The bounds applied in `Matrix.attribute_bounds` will now refer (by index) to this underlying set of values when determining the sizes of shapes.  Please take caution when adjusting attribute values as the defaults have been tuned for appearance under the default rendering settings.  If one desires only to change the range of settings that is permitted, it is preferable to modify `Matrix.attribute_bounds`.  Specific assumptions governing these constants include:
 - `raven_gen.attribute.*_VALUES` constants are assumed to represent strictly
increasing or decreasing sequences.  If this assumption is violated rules may have an incoherent presentation.
 - `raven_gen.attribute.NUM_VALUES` must be of the form `tuple(range(1, x))` where `x >= 10`.
 - `raven_gen.attribute.SHAPE_VALUES` cannot be adjusted.
 - `raven_gen.attribute.SIZE_VALUES` must be numbers in (0, 1]; extreme values in this range will be indiscernible or too large for the panels they occupy.
 - `raven_gen.attribute.COLOR_VALUES` are integers in [0, 256).
 - `raven_gen.attribute.UNI_VALUES` are booleans; the relative occurrence of `True` and `False` in this sequence indicates the probability that angles are random or uniform across rows.

Upon altering `raven_gen.attribute.*_VALUES`, one must ensure that `raven_gen.attribute.*_{MIN, MAX}` refer to the correct boundary indices of the new sequence.

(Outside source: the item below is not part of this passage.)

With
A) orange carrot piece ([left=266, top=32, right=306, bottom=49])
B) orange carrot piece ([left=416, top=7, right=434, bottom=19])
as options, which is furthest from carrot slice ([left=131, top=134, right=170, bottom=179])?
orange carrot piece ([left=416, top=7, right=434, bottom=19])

### Custom Components/Layouts

The only setting that cannot be customized by the above means (aside from the set of valid shapes) are the positions and sizes of the boxes that shapes occupy within a panel.  These settings are determined by the branch of `MatrixType` that is supplied to `Matrix.make`.  One may generate matrices that customize this behavior by inheriting from the `Matrix` class, imitating the structure of the methods called by `Matrix.make`, and adding top-level entries to `Matrix.attribute_bounds`.  However, the stdlib enums used to describe the types of matrices, components, and layouts cannot be flexibly extended, so the `str` representations of `rpm` and `rpm.rules` will not be available.  This may be ameliorated in later releases.  

### Serialization and Deserialization

The `Matrix` class does not currently offer deserialization from human readable formats.  Users interested in rerendering a matrix with different settings or otherwise interrogating the logical specification of a matrix outside of the originating program/interpreter lifetime must pickle Matrix objects.  `Matrix` objects do not store previous renderings, so this will not duplicate the memory of previously generated images.  A human readable serialization of `Matrix` objects and their rules may be accessed/persisted by calling `str` and saving this output.  This summary CANNOT be used to regain the original `Matrix` object and this package does not offer any programmatic tools for inspecting these summaries.